→ TASK 1
Find every line in the records that contains the word "closer", and copy each of those lines.
┌─ SELECTION
A dataset extending the Unified Democracy Scores of Pemstein, Meserve, and Melton (2010) to the 19th century (and sometimes before), updating it with 2013-2022 data, and calculating scores for countries not in the official UD release. Cite both Pemstein, Meserve, and Melton 2010 as well as Marquez 2016.

extended_uds

Format

An object of class tbl_df (inherits from tbl, data.frame) with 36544 rows and 20 columns.

Overview

This dataset contains an extension of the Unified Democracy Scores of Pemstein, Meserve, and Melton (2010). PMM 2010 use a latent variable approach to combine diverse measurements of democracy for a broad panel of countries from 1946 to 2012; this dataset extends the scores by using more democracy measures with broader temporal and spatial coverage, generating democracy scores for 36544 country-years (274 distinct countries and non-sovereign territories). It is generated by the function generate_extended_uds.

The measurement of democracy is complicated and controversial. The extended UDS makes few judgments about what measures of democracy should be used to generate latent democracy scores, as long as they have been used in scholarly work. It uses dichotomous, trichotomous, ordinal, and continuous indices; indices that focus primarily on the "competition" and indices that focus on the "participation" dimension of democracy; "thick" indices that attempt to measure a wide variety of characteristics plausibly attributed to democracy; and "minimalist" indexes that restrict themselves to the bare minimum of competition. Nevertheless, most of these indexes agree that democracy has something to do with competition and participation, even if they weight these dimensions somewhat differently, and even if they include other things, such as civil rights.
└─
→ TASK 2
Please retype the democracy scores description, from "The measurement of" down to "as civil rights.".
┌─ ENTRIES SHOWN
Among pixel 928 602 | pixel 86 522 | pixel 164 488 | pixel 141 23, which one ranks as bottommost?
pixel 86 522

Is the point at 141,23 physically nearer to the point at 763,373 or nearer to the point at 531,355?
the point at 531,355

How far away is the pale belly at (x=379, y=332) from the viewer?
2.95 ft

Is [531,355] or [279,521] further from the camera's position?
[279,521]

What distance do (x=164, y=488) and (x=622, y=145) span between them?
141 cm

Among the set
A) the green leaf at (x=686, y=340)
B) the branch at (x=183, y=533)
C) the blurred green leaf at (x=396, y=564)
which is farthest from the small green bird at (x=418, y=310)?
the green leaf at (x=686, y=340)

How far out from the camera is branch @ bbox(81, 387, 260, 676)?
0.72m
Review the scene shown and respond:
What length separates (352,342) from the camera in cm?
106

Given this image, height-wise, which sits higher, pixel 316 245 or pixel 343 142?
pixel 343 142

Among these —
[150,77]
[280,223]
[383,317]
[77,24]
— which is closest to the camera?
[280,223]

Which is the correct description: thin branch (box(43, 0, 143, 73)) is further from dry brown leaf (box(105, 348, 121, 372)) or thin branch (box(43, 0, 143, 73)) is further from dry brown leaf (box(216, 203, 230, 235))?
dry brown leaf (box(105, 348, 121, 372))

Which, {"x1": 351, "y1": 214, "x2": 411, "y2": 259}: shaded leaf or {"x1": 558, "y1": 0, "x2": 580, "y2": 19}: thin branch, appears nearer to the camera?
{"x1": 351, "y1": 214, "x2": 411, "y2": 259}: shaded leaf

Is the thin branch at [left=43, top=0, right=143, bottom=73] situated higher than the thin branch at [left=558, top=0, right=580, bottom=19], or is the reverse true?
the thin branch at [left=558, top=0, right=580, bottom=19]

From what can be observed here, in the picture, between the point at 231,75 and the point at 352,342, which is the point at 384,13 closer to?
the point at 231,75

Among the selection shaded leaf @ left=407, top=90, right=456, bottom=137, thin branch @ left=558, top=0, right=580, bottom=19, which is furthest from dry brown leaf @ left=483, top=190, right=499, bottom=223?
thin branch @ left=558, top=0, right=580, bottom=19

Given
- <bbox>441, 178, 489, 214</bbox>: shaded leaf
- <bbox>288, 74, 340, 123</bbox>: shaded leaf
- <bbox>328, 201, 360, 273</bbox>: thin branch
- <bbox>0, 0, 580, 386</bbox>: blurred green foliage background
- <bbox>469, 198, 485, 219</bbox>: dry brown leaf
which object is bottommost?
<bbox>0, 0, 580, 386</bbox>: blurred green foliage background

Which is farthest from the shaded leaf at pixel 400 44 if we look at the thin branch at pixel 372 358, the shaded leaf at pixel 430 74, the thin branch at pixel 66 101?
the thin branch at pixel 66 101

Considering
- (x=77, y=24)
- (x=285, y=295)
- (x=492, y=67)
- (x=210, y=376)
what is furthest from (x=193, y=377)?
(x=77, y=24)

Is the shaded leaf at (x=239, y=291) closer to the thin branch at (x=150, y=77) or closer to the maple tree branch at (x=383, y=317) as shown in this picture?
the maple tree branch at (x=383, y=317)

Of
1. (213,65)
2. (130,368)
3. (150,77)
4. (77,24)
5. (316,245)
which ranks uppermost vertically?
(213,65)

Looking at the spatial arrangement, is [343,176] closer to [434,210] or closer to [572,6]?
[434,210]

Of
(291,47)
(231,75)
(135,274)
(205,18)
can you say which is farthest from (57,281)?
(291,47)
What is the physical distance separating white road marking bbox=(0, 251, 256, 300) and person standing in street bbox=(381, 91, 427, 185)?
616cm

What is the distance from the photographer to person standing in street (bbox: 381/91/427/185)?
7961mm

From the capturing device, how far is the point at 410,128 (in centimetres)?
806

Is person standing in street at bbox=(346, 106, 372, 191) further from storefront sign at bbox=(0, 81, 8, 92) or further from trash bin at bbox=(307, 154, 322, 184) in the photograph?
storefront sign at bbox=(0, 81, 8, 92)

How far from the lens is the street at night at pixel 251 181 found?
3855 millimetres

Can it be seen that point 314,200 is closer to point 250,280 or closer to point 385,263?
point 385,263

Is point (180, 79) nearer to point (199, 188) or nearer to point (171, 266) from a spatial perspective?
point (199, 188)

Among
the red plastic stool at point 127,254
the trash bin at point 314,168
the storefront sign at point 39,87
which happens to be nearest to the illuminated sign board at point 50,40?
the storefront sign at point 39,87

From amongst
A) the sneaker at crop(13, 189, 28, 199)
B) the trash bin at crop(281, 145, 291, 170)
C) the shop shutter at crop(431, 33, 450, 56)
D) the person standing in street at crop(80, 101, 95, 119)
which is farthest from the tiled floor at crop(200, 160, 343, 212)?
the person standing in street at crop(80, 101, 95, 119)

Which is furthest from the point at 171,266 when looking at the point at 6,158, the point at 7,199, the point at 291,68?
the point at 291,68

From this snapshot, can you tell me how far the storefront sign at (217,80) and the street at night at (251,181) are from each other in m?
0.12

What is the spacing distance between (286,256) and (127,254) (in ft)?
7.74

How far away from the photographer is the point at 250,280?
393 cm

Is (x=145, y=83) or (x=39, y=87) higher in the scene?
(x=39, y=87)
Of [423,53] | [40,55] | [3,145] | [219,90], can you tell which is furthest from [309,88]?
└─
→ TASK RESULT 1
From what can be observed here, in the picture, between the point at 231,75 and the point at 352,342, which is the point at 384,13 closer to?
Is the shaded leaf at (x=239, y=291) closer to the thin branch at (x=150, y=77) or closer to the maple tree branch at (x=383, y=317) as shown in this picture?
Looking at the spatial arrangement, is [343,176] closer to [434,210] or closer to [572,6]?
Can it be seen that point 314,200 is closer to point 250,280 or closer to point 385,263?

→ TASK RESULT 2
The measurement of democracy is complicated and controversial. The extended UDS makes few judgments about what measures of democracy should be used to generate latent democracy scores, as long as they have been used in scholarly work. It uses dichotomous, trichotomous, ordinal, and continuous indices; indices that focus primarily on the "competition" and indices that focus on the "participation" dimension of democracy; "thick" indices that attempt to measure a wide variety of characteristics plausibly attributed to democracy; and "minimalist" indexes that restrict themselves to the bare minimum of competition. Nevertheless, most of these indexes agree that democracy has something to do with competition and participation, even if they weight these dimensions somewhat differently, and even if they include other things, such as civil rights.